Please repeat, from the entries that follow, the lines from the one containing "Obrączki ślubne z" through the one containing "Jeff Green, Giannis Antetokounmpo and Kevin Durant, The" exactly, adding nothing.

** Given data **
= = = = = = =

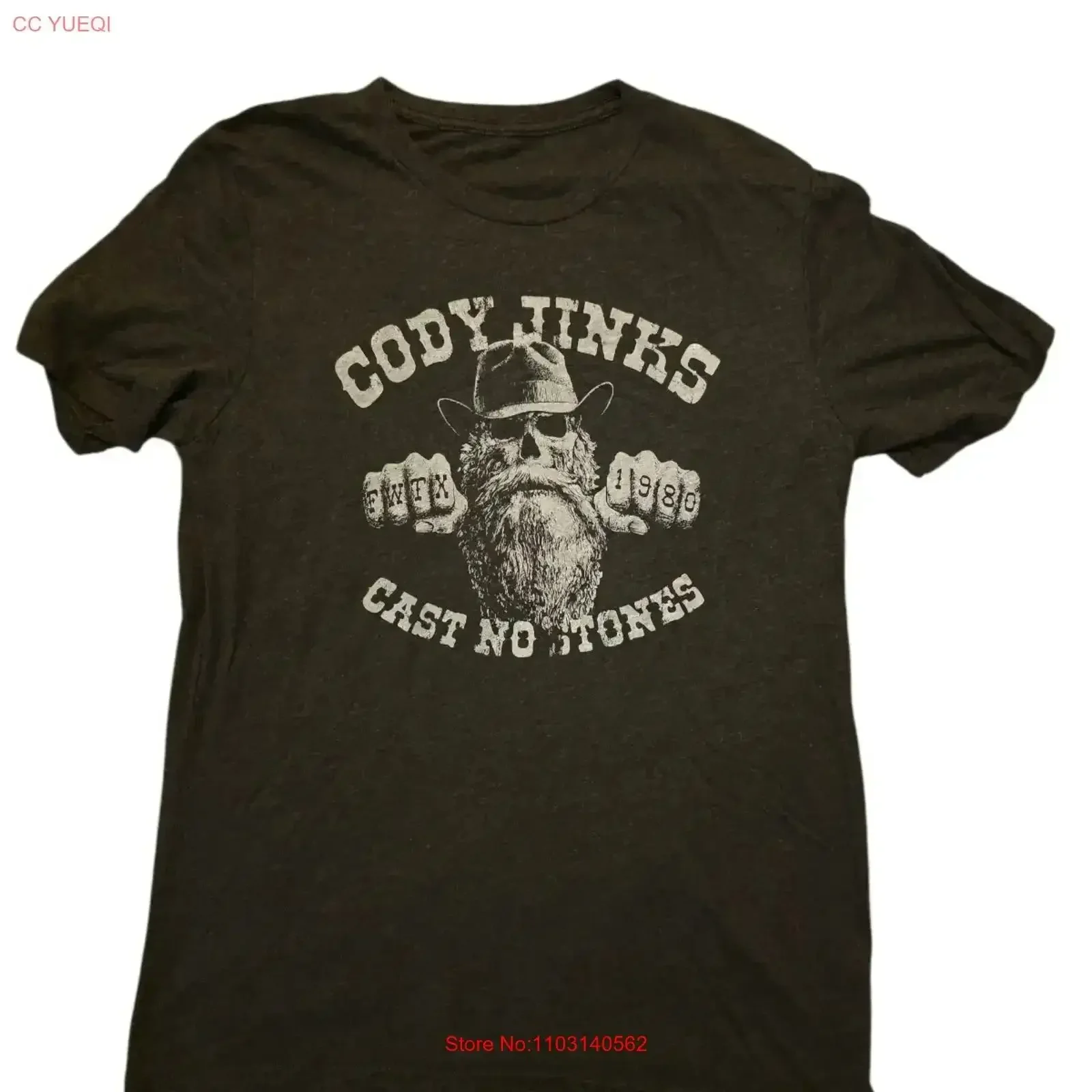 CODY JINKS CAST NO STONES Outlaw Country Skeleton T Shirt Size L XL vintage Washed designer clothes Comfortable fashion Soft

= = = = = = =

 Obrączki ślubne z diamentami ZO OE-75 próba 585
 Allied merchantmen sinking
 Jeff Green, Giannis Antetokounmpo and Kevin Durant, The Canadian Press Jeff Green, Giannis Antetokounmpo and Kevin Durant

= = = = = = =

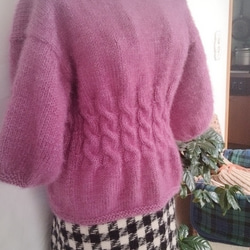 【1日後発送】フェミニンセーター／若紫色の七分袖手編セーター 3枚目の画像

= = = = = = =

** Solution to the problem **
 Obrączki ślubne z diamentami ZO OE-75 próba 585
 Allied merchantmen sinking
 Jeff Green, Giannis Antetokounmpo and Kevin Durant, The Canadian Press Jeff Green, Giannis Antetokounmpo and Kevin Durant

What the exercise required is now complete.